By now it should be pretty clear that “erasing from a container” is a very idiosyncratic API. Different STL containers have radically different APIs for erasure, and even C++20’s std::erase/std::erase_if is a thin shim that fails to unify anything beyond the STL’s closed set of container types and also fails to deliver O(lg n) performance on the most common associative containers.

So it continues to be important for C++ programmers to know the two classic STL idioms to erase from containers: the erase-remove idiom (for non-list sequence containers) and the it = container.erase(it) idiom (for lists and associative containers). You’ll need these idioms in C++17 for sure; and you’ll need them in C++20 whenever you deal with containers other than the STL ones. There is no std::erase_if for the Boost containers, for example.

Ah, so should I maybe treat erase_if as an ADL customization point?

The papers that proposed std::erase_if (N4009, P1209) don’t say anything about ADL, neither pro nor con.

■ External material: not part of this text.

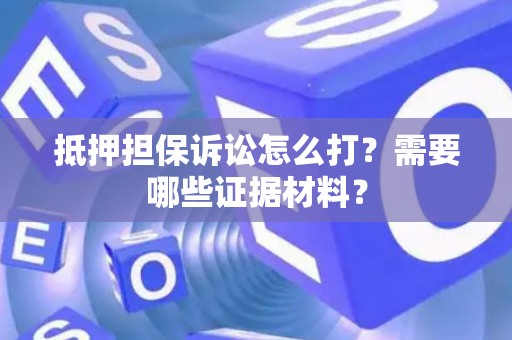 抵押担保诉讼怎么打？需要哪些证据材料？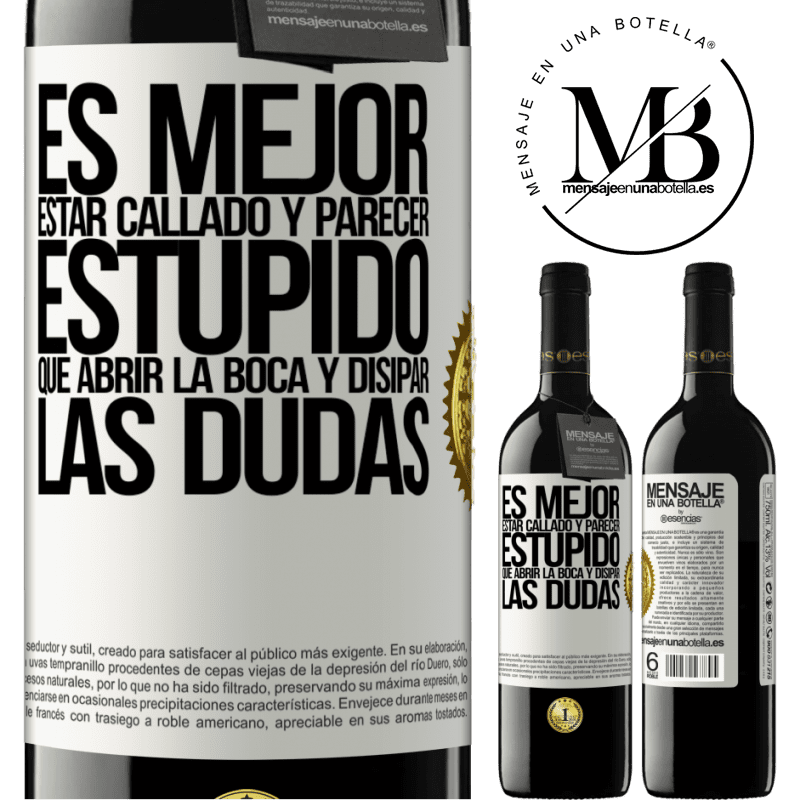 39,95 € Envío gratis | Vino Tinto Edición RED MBE Reserva Es mejor estar callado y parecer estúpido, que abrir la boca y disipar las dudas Etiqueta Blanca. Etiqueta personalizable Reserva 12 Meses Cosecha 2016 Tempranillo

My own take is “no, you should never treat anything as an ADL customization point if you can help it — with the grandfathered-in exception of swap.” If you want your own type to have an erase_if API, you should make it a proper public member function of the type. When writing generic code, you should not assume that any other type author acts differently from how you would act; so, you shouldn’t assume that any other type author is going to implement a non-member erase_if.

(But, if you go against my advice and do make ADL calls to erase_if, at least notice that you should not use the “std::swap two-step.” With swap, and also with begin, size, data, and the rest of C++17’s ill-advised customization points, it’s reasonable to fall back on the generic template in namespace std when ADL finds nothing better. For erase_if, there is no such generic template on which to fall back.)

Verdicts on std::erase_if

std::erase and std::erase_if are clearly beneficial if you are writing generic code to handle an unknown sequence container — i.e., you know it’s vector, deque, or list, but you don’t know which. In that case, std::erase will never be slower than the erase-remove idiom, and (for list specifically) may be an improvement.

std::erase does not exist for associative containers, because it would be confusing if erase(container, hawaii) and container.erase(hawaii) had different behaviors.

For the associative containers, you might prefer using std::erase_if over open-coding the it = container.erase(it) idiom. On the other hand, it = container.erase(it) is generic code that will work for a wider variety of containers, including your own; std::erase_if is a convenience function provided only for the STL’s closed collection of containers.